Text excerpt:
"Train kept a-rollin' all night long, train kept a-rollin' all night long..."
I almost died yesterday.
Okay, okay, it wasn't quite so dramatic as all that...
My friend Kevin decided that yesterday would be an ideal time for the two of us to "hang out." Since we didn't make any definite plans, needless to say, I was a little concerned. First of all, hanging out with somebody and not having plans can get REALLY damned boring. Second, hanging out with somebody and not having plans can lead directly into a bedroom if you're not careful. I have no intention of leading Kevin anywhere that might have a bed.
Kevin showed up at my doorstep an hour and a half late, by which time I was thoroughly panicked. Not panicked that he might have been smashed flat on the interstate, but panicked because I'd had so much extra time to realize that there's not so very much TO do with somebody in Binghamton when you're not actively trying to seduce them.
The first words out of my mouth were, "I'm hungry, are you hungry? I haven't eaten in forever, let's go get something to eat, I know a bunch of really great places..." Now, if I were David, those words MIGHT have been the beginning of a seduction, but I was merely thinking, "Public places are bad for putting a move on people..."
We went to Lost Dog. We dined on a portabella mushroom sandwich (extra garlic mayo, so I would have an excuse not to kiss him), and a reuben sandwich (I HATE sauerkraut -- yet another reason not to kiss him!). Then, he whipped out his camera, and decided we should take a stroll around town looking for cool old buildings to photograph.
[The famed Walking Tour of Sunny Historic Downtown Binghamton (tm) has been known to lead to more than a collection of photographs, but that's another story entirely...]
Fortunately, Kevin was more concerned with the care of his camera equipment than with my memorized facts about the historic landmarks of Binghamton. I say "fortunately," because those facts are sort of starting to fade in my mind, and I'm sure I made up about half of them. He was, however, rather taken with my impression of Bill Pullman when I knocked on the Isaac Perry building on Chenango and intoned, "Cast-iron!" As David said about the Walking Tour (tm), it's a good opportunity to get to know somebody. I found out quickly enough that Kevin, despite being very good-looking, very intelligent, and remarkably cultured, is really sort of a dork.

Set exercise 1: Gather every row below that contains the string "cups", paying attention to case.

Data shown:
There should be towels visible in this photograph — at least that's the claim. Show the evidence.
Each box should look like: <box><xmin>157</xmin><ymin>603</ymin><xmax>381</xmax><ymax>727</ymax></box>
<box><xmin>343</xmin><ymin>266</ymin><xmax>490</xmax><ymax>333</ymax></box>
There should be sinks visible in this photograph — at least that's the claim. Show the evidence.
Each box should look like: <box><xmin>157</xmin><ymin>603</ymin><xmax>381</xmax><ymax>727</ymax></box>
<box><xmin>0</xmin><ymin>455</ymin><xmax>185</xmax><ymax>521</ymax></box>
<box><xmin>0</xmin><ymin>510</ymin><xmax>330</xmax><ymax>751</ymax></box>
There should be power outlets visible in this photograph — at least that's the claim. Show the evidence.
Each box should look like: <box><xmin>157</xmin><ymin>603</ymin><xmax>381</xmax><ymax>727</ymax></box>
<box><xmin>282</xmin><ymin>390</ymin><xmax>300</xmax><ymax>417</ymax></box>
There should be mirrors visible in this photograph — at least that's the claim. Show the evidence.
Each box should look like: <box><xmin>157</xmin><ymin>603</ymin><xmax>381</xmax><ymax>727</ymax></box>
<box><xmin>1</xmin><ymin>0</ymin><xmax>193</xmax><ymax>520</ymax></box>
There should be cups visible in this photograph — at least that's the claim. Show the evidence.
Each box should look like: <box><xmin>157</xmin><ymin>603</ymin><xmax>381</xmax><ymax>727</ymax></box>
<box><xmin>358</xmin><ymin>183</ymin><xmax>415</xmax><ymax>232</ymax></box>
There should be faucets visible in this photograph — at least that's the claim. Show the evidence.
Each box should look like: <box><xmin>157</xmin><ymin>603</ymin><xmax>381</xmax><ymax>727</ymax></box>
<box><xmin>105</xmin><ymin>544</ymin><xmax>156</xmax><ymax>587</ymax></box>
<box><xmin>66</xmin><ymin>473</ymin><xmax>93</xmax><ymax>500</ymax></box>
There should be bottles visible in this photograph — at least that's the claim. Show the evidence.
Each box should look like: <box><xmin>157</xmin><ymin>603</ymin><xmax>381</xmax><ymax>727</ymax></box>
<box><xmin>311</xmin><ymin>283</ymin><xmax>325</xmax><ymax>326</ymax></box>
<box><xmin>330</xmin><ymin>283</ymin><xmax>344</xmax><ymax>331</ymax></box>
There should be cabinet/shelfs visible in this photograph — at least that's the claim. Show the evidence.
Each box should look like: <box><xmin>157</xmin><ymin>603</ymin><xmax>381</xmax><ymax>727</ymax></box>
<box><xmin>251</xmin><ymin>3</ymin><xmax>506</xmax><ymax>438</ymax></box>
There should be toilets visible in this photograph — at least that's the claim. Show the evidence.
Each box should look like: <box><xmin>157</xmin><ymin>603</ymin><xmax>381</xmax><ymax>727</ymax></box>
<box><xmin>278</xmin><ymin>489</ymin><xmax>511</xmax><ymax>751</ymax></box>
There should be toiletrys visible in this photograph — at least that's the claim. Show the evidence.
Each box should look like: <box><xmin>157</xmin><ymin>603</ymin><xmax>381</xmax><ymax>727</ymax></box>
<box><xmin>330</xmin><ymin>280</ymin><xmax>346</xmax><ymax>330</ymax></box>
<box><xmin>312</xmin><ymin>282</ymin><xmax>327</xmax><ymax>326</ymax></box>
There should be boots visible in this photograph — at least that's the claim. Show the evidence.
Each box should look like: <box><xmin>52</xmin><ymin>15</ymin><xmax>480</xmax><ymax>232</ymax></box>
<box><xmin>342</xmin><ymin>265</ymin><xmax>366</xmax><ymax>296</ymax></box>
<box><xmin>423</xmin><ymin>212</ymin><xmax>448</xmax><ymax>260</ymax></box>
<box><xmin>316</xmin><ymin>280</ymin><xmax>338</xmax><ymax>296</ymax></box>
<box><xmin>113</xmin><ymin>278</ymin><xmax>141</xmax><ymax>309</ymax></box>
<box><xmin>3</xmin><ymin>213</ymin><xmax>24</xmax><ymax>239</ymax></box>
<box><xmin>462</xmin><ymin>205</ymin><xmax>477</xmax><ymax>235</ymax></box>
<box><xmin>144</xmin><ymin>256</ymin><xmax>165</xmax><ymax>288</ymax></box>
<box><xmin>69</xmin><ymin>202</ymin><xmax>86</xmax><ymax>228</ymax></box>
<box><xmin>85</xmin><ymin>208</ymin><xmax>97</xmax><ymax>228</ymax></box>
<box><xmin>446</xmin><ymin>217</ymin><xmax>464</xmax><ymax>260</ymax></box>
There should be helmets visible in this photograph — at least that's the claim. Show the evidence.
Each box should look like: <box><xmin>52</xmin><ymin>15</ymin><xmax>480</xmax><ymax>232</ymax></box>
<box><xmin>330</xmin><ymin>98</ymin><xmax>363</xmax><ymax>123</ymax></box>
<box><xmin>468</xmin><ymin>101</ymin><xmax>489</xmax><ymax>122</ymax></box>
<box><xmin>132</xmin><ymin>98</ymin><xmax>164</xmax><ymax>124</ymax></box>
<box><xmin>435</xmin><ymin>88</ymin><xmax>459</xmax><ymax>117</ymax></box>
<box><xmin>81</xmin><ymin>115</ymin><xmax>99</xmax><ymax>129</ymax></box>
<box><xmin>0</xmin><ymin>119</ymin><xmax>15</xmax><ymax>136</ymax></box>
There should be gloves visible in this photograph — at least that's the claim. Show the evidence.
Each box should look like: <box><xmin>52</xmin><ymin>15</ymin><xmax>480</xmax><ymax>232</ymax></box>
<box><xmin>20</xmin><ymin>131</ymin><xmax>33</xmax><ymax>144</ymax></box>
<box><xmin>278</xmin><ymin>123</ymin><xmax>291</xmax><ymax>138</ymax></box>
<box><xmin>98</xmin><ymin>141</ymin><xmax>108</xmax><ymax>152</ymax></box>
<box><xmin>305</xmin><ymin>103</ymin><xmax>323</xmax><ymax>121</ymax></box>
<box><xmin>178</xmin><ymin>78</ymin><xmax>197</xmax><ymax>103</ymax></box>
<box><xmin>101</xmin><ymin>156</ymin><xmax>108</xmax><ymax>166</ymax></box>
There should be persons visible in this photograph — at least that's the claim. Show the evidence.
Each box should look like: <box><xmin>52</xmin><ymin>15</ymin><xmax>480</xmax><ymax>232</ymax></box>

Set exercise 2: In the post about the day with Kevin, why does the writer call it "fortunately" that Kevin cared more about his camera equipment than about the facts on Binghamton's landmarks?

Exercise response 1:
There should be cups visible in this photograph — at least that's the claim. Show the evidence.

Exercise response 2: Those memorized facts are starting to fade in the writer's mind, and the writer is sure about half of them were made up.